» PROBLEM DETAILS
Rewrite the stretch of the data from the line containing "What amount of space" through the end, replacing "wet rock" with "damp stone" and leaving everything else unchanged.

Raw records
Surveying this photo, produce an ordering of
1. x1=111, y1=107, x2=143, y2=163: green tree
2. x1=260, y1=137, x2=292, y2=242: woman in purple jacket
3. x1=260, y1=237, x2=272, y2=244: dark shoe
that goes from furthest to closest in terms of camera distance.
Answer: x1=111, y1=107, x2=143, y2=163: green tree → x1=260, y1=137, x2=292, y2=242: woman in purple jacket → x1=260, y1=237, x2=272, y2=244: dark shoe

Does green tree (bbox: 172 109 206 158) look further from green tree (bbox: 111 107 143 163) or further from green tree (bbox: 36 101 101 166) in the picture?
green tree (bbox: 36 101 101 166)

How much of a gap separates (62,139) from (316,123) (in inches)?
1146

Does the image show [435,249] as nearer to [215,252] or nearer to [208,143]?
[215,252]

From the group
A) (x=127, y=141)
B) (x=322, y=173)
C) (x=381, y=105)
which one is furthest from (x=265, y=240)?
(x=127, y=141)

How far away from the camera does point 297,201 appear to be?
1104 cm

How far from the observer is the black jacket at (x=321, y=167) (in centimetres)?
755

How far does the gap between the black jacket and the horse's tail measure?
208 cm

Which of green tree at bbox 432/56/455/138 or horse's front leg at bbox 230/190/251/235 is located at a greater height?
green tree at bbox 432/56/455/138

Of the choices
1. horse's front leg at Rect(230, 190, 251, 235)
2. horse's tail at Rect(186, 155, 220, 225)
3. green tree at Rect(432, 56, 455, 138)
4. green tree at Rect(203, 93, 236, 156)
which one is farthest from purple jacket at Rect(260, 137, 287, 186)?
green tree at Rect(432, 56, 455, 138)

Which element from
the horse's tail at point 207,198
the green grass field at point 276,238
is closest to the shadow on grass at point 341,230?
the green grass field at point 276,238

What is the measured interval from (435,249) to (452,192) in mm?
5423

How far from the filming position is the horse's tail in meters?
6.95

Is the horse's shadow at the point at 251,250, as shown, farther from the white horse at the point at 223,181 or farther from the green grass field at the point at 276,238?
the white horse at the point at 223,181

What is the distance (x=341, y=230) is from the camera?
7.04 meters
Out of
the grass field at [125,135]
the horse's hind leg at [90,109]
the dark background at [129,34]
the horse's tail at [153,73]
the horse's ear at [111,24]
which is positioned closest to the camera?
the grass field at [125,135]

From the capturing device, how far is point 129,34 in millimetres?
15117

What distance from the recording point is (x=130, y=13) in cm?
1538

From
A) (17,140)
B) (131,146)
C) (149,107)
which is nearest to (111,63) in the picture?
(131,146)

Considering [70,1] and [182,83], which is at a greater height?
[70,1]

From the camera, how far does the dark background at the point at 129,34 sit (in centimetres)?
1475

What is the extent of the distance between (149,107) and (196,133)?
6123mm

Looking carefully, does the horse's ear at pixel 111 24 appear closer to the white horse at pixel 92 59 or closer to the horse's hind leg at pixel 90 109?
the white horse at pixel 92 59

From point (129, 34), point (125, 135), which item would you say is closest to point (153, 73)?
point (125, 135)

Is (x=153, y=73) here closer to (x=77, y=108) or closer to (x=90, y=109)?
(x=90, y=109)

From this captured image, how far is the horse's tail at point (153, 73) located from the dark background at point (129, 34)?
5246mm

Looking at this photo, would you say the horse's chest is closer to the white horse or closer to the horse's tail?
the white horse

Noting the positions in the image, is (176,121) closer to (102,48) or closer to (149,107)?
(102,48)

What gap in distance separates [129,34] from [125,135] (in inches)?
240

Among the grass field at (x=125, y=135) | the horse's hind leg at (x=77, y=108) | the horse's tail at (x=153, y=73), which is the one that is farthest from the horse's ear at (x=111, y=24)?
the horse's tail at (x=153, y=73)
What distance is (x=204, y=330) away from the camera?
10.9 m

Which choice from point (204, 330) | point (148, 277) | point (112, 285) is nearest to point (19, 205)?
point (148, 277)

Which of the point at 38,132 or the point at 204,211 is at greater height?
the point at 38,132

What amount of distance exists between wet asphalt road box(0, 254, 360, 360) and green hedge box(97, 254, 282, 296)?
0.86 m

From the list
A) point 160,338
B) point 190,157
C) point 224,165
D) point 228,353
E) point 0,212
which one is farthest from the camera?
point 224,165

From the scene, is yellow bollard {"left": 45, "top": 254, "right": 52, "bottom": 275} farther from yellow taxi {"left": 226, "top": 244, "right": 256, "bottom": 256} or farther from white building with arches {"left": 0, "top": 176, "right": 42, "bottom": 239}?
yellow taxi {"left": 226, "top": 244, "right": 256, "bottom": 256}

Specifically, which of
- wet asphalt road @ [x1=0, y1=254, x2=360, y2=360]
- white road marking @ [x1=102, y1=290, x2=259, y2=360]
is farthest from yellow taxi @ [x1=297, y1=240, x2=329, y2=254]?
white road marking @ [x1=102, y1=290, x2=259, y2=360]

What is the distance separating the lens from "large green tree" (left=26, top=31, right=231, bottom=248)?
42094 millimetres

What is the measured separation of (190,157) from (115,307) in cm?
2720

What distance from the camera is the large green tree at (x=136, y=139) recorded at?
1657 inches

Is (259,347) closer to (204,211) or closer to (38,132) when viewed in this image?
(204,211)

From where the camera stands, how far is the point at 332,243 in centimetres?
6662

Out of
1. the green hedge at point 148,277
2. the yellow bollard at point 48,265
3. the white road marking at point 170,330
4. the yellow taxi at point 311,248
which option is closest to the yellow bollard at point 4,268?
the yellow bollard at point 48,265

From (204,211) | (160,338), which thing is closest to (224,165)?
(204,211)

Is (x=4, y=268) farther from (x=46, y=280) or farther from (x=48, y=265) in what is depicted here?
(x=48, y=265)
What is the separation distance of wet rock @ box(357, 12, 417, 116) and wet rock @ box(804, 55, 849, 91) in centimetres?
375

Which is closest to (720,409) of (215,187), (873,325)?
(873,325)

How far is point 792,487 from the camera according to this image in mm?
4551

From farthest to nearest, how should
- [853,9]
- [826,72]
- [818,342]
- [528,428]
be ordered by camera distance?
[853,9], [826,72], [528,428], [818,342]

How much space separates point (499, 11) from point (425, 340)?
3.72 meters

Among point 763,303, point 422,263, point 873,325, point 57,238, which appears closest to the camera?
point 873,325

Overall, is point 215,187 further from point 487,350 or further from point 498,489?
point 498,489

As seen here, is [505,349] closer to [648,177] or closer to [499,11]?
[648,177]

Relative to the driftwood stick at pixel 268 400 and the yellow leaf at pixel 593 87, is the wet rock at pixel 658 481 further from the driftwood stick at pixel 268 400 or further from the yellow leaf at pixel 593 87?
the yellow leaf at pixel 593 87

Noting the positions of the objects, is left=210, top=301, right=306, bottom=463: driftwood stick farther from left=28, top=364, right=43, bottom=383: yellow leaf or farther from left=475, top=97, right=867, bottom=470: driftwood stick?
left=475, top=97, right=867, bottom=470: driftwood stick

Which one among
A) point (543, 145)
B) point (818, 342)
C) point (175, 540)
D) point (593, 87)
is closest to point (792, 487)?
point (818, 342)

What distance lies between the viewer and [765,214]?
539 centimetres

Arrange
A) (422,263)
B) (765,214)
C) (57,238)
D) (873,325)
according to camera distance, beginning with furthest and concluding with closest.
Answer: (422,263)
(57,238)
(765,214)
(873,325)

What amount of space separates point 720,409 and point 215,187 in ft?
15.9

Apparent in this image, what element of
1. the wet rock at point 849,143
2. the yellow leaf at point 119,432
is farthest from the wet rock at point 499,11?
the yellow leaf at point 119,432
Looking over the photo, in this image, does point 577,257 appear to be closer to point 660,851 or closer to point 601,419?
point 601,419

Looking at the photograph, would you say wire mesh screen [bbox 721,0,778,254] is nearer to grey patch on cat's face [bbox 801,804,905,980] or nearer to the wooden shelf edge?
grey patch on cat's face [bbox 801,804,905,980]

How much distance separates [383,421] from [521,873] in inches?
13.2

» ANSWER TO THE EXERCISE
What amount of space separates point 720,409 and point 215,187 in ft?
15.9

Apparent in this image, what element of
1. the damp stone at point 849,143
2. the yellow leaf at point 119,432
is farthest from the damp stone at point 499,11?
the yellow leaf at point 119,432
Looking over the photo, in this image, does point 577,257 appear to be closer to point 660,851 or closer to point 601,419?
point 601,419

Looking at the photograph, would you say wire mesh screen [bbox 721,0,778,254] is nearer to grey patch on cat's face [bbox 801,804,905,980] or nearer to the wooden shelf edge?
grey patch on cat's face [bbox 801,804,905,980]

How much distance separates [383,421] from [521,873] in inches?
13.2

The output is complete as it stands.